The focus in this paper will be on the LOCF imputation method applied to persistent binary cases. A persistent phenomenon is defined as an event that once it occurs at a time point, it will occur at all the following time points. One example of persistent binary outcomes occurred in the Women Improving Screening through Education and Risk Assessment (WISER) study [7]. To assess a simple tailored health promotion intervention, the participants were asked whether they had a mammogram since the start of the study. Once participants had a mammogram the event persists.

Almost all clinical trials face the problem of missing data. For example, in the WISER study, a nearly 40% dropout rate was observed. Then the question becomes how to analyze a dataset with missing data. LOCF assumes that after the point of dropout the last observed outcome is used in place of missing observations. For continuous outcomes, this method is not recommended because it introduces bias, and alters the mean and variance [8,9]. For binary data, the LOCF imputation method not only has poor frequency properties of estimators when missing values are due to dropout, but also causes inflated Type I error rates [10]. This method may also have poor performance in analyzing binary outcomes if the event is a persistent phenomenon.
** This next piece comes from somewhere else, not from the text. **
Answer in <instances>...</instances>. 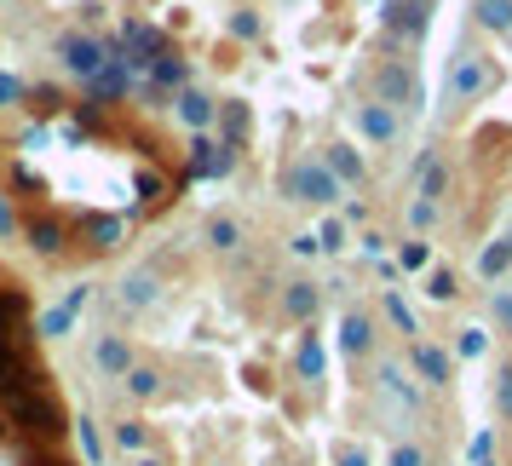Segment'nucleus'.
<instances>
[{"label":"nucleus","instance_id":"obj_1","mask_svg":"<svg viewBox=\"0 0 512 466\" xmlns=\"http://www.w3.org/2000/svg\"><path fill=\"white\" fill-rule=\"evenodd\" d=\"M87 300H93V288H87V282H81V288H70V294L52 305V311H41V334H47V340H64V334L75 328V317L87 311Z\"/></svg>","mask_w":512,"mask_h":466},{"label":"nucleus","instance_id":"obj_2","mask_svg":"<svg viewBox=\"0 0 512 466\" xmlns=\"http://www.w3.org/2000/svg\"><path fill=\"white\" fill-rule=\"evenodd\" d=\"M58 52H64V70L81 75V81H98V75H104V52H98V41H87V35H70Z\"/></svg>","mask_w":512,"mask_h":466},{"label":"nucleus","instance_id":"obj_3","mask_svg":"<svg viewBox=\"0 0 512 466\" xmlns=\"http://www.w3.org/2000/svg\"><path fill=\"white\" fill-rule=\"evenodd\" d=\"M93 357H98V369H104V374H121V380L133 374V351H127V340H121V334H104Z\"/></svg>","mask_w":512,"mask_h":466},{"label":"nucleus","instance_id":"obj_4","mask_svg":"<svg viewBox=\"0 0 512 466\" xmlns=\"http://www.w3.org/2000/svg\"><path fill=\"white\" fill-rule=\"evenodd\" d=\"M29 248L35 254H64V225L58 219H29Z\"/></svg>","mask_w":512,"mask_h":466},{"label":"nucleus","instance_id":"obj_5","mask_svg":"<svg viewBox=\"0 0 512 466\" xmlns=\"http://www.w3.org/2000/svg\"><path fill=\"white\" fill-rule=\"evenodd\" d=\"M75 443H81V461L87 466H104V438H98V426L87 415L75 420Z\"/></svg>","mask_w":512,"mask_h":466},{"label":"nucleus","instance_id":"obj_6","mask_svg":"<svg viewBox=\"0 0 512 466\" xmlns=\"http://www.w3.org/2000/svg\"><path fill=\"white\" fill-rule=\"evenodd\" d=\"M150 300H156V282L144 277V271L121 282V305H133V311H139V305H150Z\"/></svg>","mask_w":512,"mask_h":466},{"label":"nucleus","instance_id":"obj_7","mask_svg":"<svg viewBox=\"0 0 512 466\" xmlns=\"http://www.w3.org/2000/svg\"><path fill=\"white\" fill-rule=\"evenodd\" d=\"M121 231H127L121 219H87V236H93V248H116Z\"/></svg>","mask_w":512,"mask_h":466},{"label":"nucleus","instance_id":"obj_8","mask_svg":"<svg viewBox=\"0 0 512 466\" xmlns=\"http://www.w3.org/2000/svg\"><path fill=\"white\" fill-rule=\"evenodd\" d=\"M127 392H133V397H156V392H162V374H156V369H133V374H127Z\"/></svg>","mask_w":512,"mask_h":466},{"label":"nucleus","instance_id":"obj_9","mask_svg":"<svg viewBox=\"0 0 512 466\" xmlns=\"http://www.w3.org/2000/svg\"><path fill=\"white\" fill-rule=\"evenodd\" d=\"M179 116H185L190 127H202V121H208L213 110H208V98H202V93H185V98H179Z\"/></svg>","mask_w":512,"mask_h":466},{"label":"nucleus","instance_id":"obj_10","mask_svg":"<svg viewBox=\"0 0 512 466\" xmlns=\"http://www.w3.org/2000/svg\"><path fill=\"white\" fill-rule=\"evenodd\" d=\"M116 449H127V455H139V449H144V426H139V420H121V426H116Z\"/></svg>","mask_w":512,"mask_h":466},{"label":"nucleus","instance_id":"obj_11","mask_svg":"<svg viewBox=\"0 0 512 466\" xmlns=\"http://www.w3.org/2000/svg\"><path fill=\"white\" fill-rule=\"evenodd\" d=\"M213 242H219V248H231V242H236V225H225V219H213Z\"/></svg>","mask_w":512,"mask_h":466},{"label":"nucleus","instance_id":"obj_12","mask_svg":"<svg viewBox=\"0 0 512 466\" xmlns=\"http://www.w3.org/2000/svg\"><path fill=\"white\" fill-rule=\"evenodd\" d=\"M12 98H18V81H12V75L0 70V110H6V104H12Z\"/></svg>","mask_w":512,"mask_h":466},{"label":"nucleus","instance_id":"obj_13","mask_svg":"<svg viewBox=\"0 0 512 466\" xmlns=\"http://www.w3.org/2000/svg\"><path fill=\"white\" fill-rule=\"evenodd\" d=\"M12 225H18V219H12V202L0 196V236H12Z\"/></svg>","mask_w":512,"mask_h":466},{"label":"nucleus","instance_id":"obj_14","mask_svg":"<svg viewBox=\"0 0 512 466\" xmlns=\"http://www.w3.org/2000/svg\"><path fill=\"white\" fill-rule=\"evenodd\" d=\"M133 466H162V461H150V455H144V461H133Z\"/></svg>","mask_w":512,"mask_h":466}]
</instances>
The purpose of this paper is to evaluate the LOCF imputation method in situations of persistent binary outcomes. A simulation study is performed to examine the effect of dropout rates and type of dropout (random or associated with treatment arm) on Type I error for the LOCF method of analysis. At the same time, the results from LOCF are compared to two versions of complete case analysis: Complete1 (excluding all observations with missing data), and Complete2 (excluding the missing data when the event hasn’t been observed to occur, but carrying forward the observations if the event is observed to occur).
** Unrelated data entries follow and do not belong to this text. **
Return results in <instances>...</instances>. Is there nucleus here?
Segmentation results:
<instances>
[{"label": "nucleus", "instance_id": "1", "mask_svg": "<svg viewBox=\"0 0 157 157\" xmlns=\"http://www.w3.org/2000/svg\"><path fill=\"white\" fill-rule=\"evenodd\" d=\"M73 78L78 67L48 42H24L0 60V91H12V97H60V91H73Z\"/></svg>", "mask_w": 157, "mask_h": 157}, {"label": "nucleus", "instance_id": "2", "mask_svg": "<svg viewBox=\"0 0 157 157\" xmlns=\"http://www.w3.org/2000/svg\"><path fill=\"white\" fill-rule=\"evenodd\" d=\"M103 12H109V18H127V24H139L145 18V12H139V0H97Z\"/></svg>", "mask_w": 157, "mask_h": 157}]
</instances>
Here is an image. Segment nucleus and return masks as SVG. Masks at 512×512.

observed to occur). Section 2 describes the simulation. Section 3 presents results of the simulation, allowing a comparison of the three analysis methods. In section 4, these methods are applied to a real life example using the WISER study. Finally, we summarize the study, discuss the limitations, and mention future work.

Simulation and Methods

Assumptions and parameters in the simulation

Simulations are performed by assuming an RCT with two treatment arms (Control and Treatment), equal sample sizes and three time points (T1, T2, and T3). Two study scenarios are considered. In one, it was assumed that the study event could not have occurred at time one. This would be typical for a clinical trial where T1 is baseline (prior to treatment) and having the event would be exclusion to enrolling in the study. In the second scenario, the first measurement (T1) could be assessed after treatment and the event may or may not occur at that time. In both studies, it was assumed no missing data at T1, and an equal likelihood that the missing data would first occur at T2 or T3. The persisted event is assumed, meaning that the subject will continue to have the event at future time points once a subject has the event. Monotone missing is also assumed, which can be explained as once a subject has missing data at a time point all future time points will also be missing.
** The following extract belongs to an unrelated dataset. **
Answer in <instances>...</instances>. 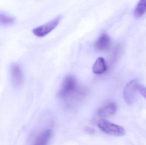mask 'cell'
I'll list each match as a JSON object with an SVG mask.
<instances>
[{"mask_svg":"<svg viewBox=\"0 0 146 145\" xmlns=\"http://www.w3.org/2000/svg\"><path fill=\"white\" fill-rule=\"evenodd\" d=\"M15 18L3 12H0V24L2 25H9L13 24Z\"/></svg>","mask_w":146,"mask_h":145,"instance_id":"cell-11","label":"cell"},{"mask_svg":"<svg viewBox=\"0 0 146 145\" xmlns=\"http://www.w3.org/2000/svg\"><path fill=\"white\" fill-rule=\"evenodd\" d=\"M117 106L113 102H107L99 109L98 115L103 118L111 117L115 115L117 110Z\"/></svg>","mask_w":146,"mask_h":145,"instance_id":"cell-5","label":"cell"},{"mask_svg":"<svg viewBox=\"0 0 146 145\" xmlns=\"http://www.w3.org/2000/svg\"><path fill=\"white\" fill-rule=\"evenodd\" d=\"M77 89L76 78L73 75H67L61 84L59 94L61 98L68 99L73 95Z\"/></svg>","mask_w":146,"mask_h":145,"instance_id":"cell-1","label":"cell"},{"mask_svg":"<svg viewBox=\"0 0 146 145\" xmlns=\"http://www.w3.org/2000/svg\"><path fill=\"white\" fill-rule=\"evenodd\" d=\"M139 81L135 79L132 80L126 85L123 91V97L128 104H132L135 100L138 94Z\"/></svg>","mask_w":146,"mask_h":145,"instance_id":"cell-3","label":"cell"},{"mask_svg":"<svg viewBox=\"0 0 146 145\" xmlns=\"http://www.w3.org/2000/svg\"><path fill=\"white\" fill-rule=\"evenodd\" d=\"M138 92L146 99V87L142 84L139 83L138 86Z\"/></svg>","mask_w":146,"mask_h":145,"instance_id":"cell-12","label":"cell"},{"mask_svg":"<svg viewBox=\"0 0 146 145\" xmlns=\"http://www.w3.org/2000/svg\"><path fill=\"white\" fill-rule=\"evenodd\" d=\"M98 125L102 132L109 135L121 137L126 133L125 129L121 126L111 123L104 119L99 121Z\"/></svg>","mask_w":146,"mask_h":145,"instance_id":"cell-2","label":"cell"},{"mask_svg":"<svg viewBox=\"0 0 146 145\" xmlns=\"http://www.w3.org/2000/svg\"><path fill=\"white\" fill-rule=\"evenodd\" d=\"M50 129L44 130L41 133L36 139L34 145H48L52 136Z\"/></svg>","mask_w":146,"mask_h":145,"instance_id":"cell-8","label":"cell"},{"mask_svg":"<svg viewBox=\"0 0 146 145\" xmlns=\"http://www.w3.org/2000/svg\"><path fill=\"white\" fill-rule=\"evenodd\" d=\"M61 17H59L45 24L38 26L33 30V34L38 37H43L53 31L59 24Z\"/></svg>","mask_w":146,"mask_h":145,"instance_id":"cell-4","label":"cell"},{"mask_svg":"<svg viewBox=\"0 0 146 145\" xmlns=\"http://www.w3.org/2000/svg\"><path fill=\"white\" fill-rule=\"evenodd\" d=\"M107 69V65L104 59L102 57H99L94 64L92 71L94 74L100 75L104 73Z\"/></svg>","mask_w":146,"mask_h":145,"instance_id":"cell-9","label":"cell"},{"mask_svg":"<svg viewBox=\"0 0 146 145\" xmlns=\"http://www.w3.org/2000/svg\"><path fill=\"white\" fill-rule=\"evenodd\" d=\"M110 44V37L105 33H103L100 36L94 44L95 49L98 51H104L108 49Z\"/></svg>","mask_w":146,"mask_h":145,"instance_id":"cell-7","label":"cell"},{"mask_svg":"<svg viewBox=\"0 0 146 145\" xmlns=\"http://www.w3.org/2000/svg\"><path fill=\"white\" fill-rule=\"evenodd\" d=\"M11 71L13 83L16 87H19L23 82V73L20 66L17 64H13Z\"/></svg>","mask_w":146,"mask_h":145,"instance_id":"cell-6","label":"cell"},{"mask_svg":"<svg viewBox=\"0 0 146 145\" xmlns=\"http://www.w3.org/2000/svg\"><path fill=\"white\" fill-rule=\"evenodd\" d=\"M146 11V0H141L135 7L134 15L136 18L141 17Z\"/></svg>","mask_w":146,"mask_h":145,"instance_id":"cell-10","label":"cell"}]
</instances>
For the event rates, we assume no treatment effect (equal event rate), allowing the Type I error rate to be assessed. Both equal and unequal dropout rates are considered (Table 1). For the case of equal dropout rate, 9 scenarios are considered, represented by a range of low, moderate and high event rates (0.2, 0.5, and 0.8), and low, moderate and high dropout rates (10%, 25%, and 40%). In the case of unequal dropout rates, 18 scenarios are investigated. Since the effect of unequal dropout could be influenced by how different the dropout rates are, two scenarios corresponding to each average dropout rate are considered. For example, when the average dropout rate is 10%, dropout rates of 12.5% vs. 7.5% and 15% vs. 5% are used in the control group and the treatment group respectively. For each set of parameters, 2000 replications are used for estimation and testing.